TASK GOAL –
Print, word for word, every line from the beginning of the listing up to and including the line with "body_size: -452". Pictures are to be excluded.

RECORDS FOR THE EXERCISE –
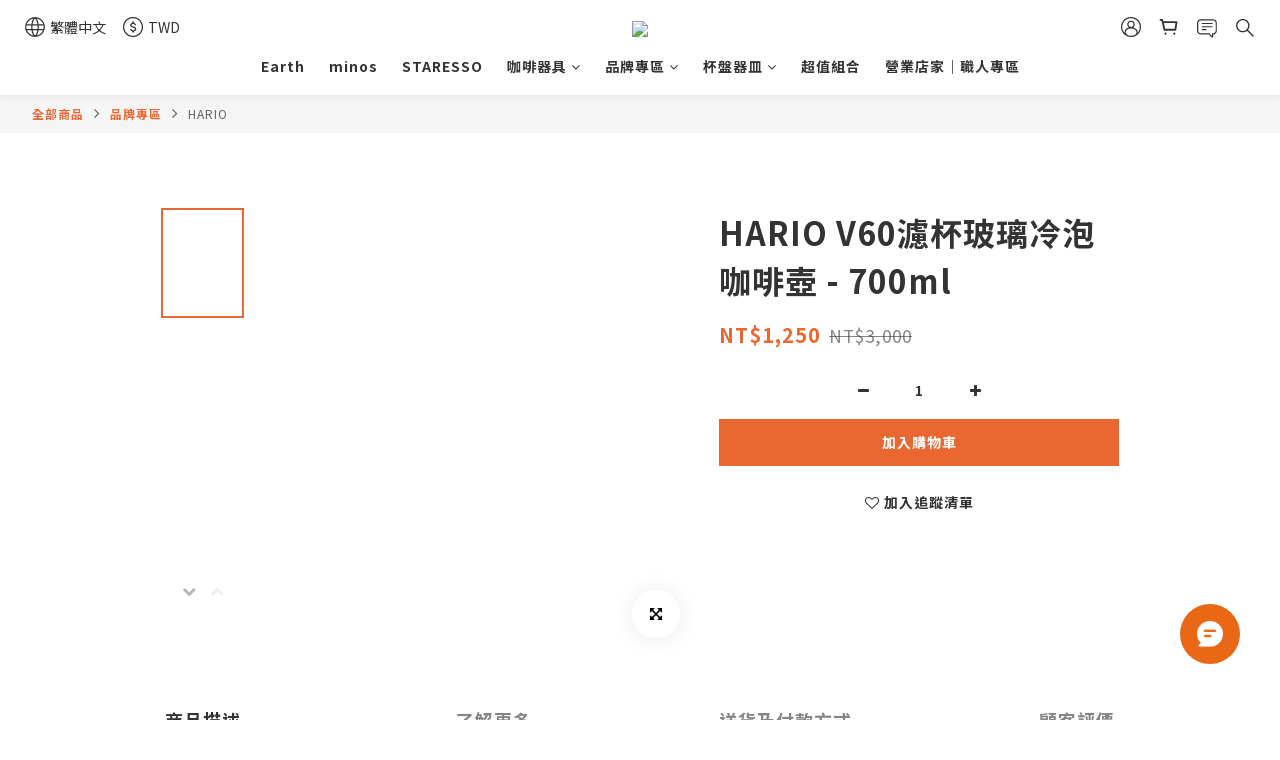

--- FILE ---
content_type: text/plain
request_url: https://www.google-analytics.com/j/collect?v=1&_v=j102&a=202901906&t=pageview&cu=TWD&_s=1&dl=https%3A%2F%2Fshop.earth-tree.net%2Fproducts%2Fhario-vig-02t&ul=en-us%40posix&dt=HARIO%20V60%E6%BF%BE%E6%9D%AF%E7%8E%BB%E7%92%83%E5%86%B7%E6%B3%A1%E5%92%96%E5%95%A1%E5%A3%BA%20-%20700ml&sr=1280x720&vp=1280x720&_u=aGBAAEIJAAAAACAMI~&jid=418389423&gjid=1128013743&cid=212925580.1768695110&tid=UA-138611612-1&_gid=1235499839.1768695110&_r=1&_slc=1&pa=detail&pr1id=VIG-02T&pr1nm=HARIO%20V60%E6%BF%BE%E6%9D%AF%E7%8E%BB%E7%92%83%E5%86%B7%E6%B3%A1%E5%92%96%E5%95%A1%E5%A3%BA%20-%20700ml&pr1ca=&pr1br=&pr1va=&pr1pr=&pr1qt=&pr1cc=&pr1ps=0&z=1418018020
body_size: -452
content:
2,cG-7SZD00TKJH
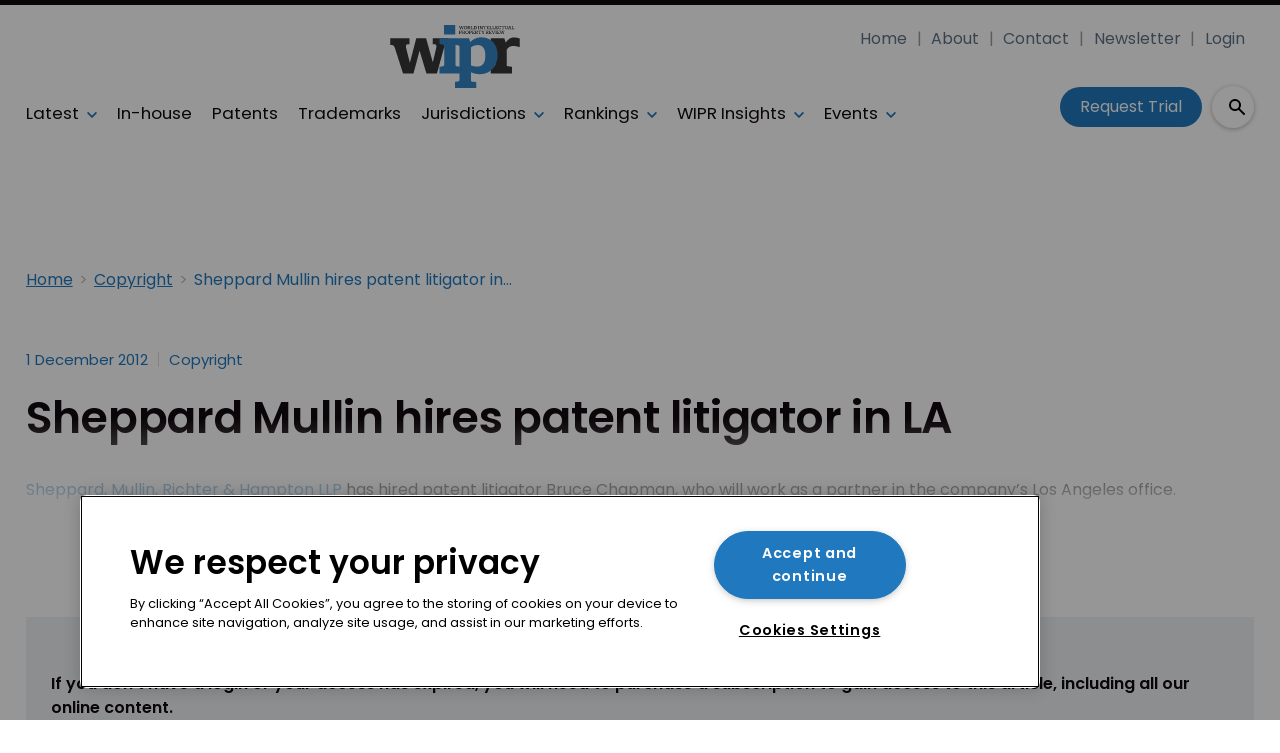

--- FILE ---
content_type: text/html; charset=utf-8
request_url: https://www.google.com/recaptcha/api2/aframe
body_size: 268
content:
<!DOCTYPE HTML><html><head><meta http-equiv="content-type" content="text/html; charset=UTF-8"></head><body><script nonce="gkYQ8VqwkoKKmyl_c1Xd-Q">/** Anti-fraud and anti-abuse applications only. See google.com/recaptcha */ try{var clients={'sodar':'https://pagead2.googlesyndication.com/pagead/sodar?'};window.addEventListener("message",function(a){try{if(a.source===window.parent){var b=JSON.parse(a.data);var c=clients[b['id']];if(c){var d=document.createElement('img');d.src=c+b['params']+'&rc='+(localStorage.getItem("rc::a")?sessionStorage.getItem("rc::b"):"");window.document.body.appendChild(d);sessionStorage.setItem("rc::e",parseInt(sessionStorage.getItem("rc::e")||0)+1);localStorage.setItem("rc::h",'1769042171963');}}}catch(b){}});window.parent.postMessage("_grecaptcha_ready", "*");}catch(b){}</script></body></html>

ANSWER TO THE EXERCISE –
--- FILE ---
content_type: text/plain
request_url: https://www.google-analytics.com/j/collect?v=1&_v=j102&a=202901906&t=pageview&cu=TWD&_s=1&dl=https%3A%2F%2Fshop.earth-tree.net%2Fproducts%2Fhario-vig-02t&ul=en-us%40posix&dt=HARIO%20V60%E6%BF%BE%E6%9D%AF%E7%8E%BB%E7%92%83%E5%86%B7%E6%B3%A1%E5%92%96%E5%95%A1%E5%A3%BA%20-%20700ml&sr=1280x720&vp=1280x720&_u=aGBAAEIJAAAAACAMI~&jid=418389423&gjid=1128013743&cid=212925580.1768695110&tid=UA-138611612-1&_gid=1235499839.1768695110&_r=1&_slc=1&pa=detail&pr1id=VIG-02T&pr1nm=HARIO%20V60%E6%BF%BE%E6%9D%AF%E7%8E%BB%E7%92%83%E5%86%B7%E6%B3%A1%E5%92%96%E5%95%A1%E5%A3%BA%20-%20700ml&pr1ca=&pr1br=&pr1va=&pr1pr=&pr1qt=&pr1cc=&pr1ps=0&z=1418018020
body_size: -452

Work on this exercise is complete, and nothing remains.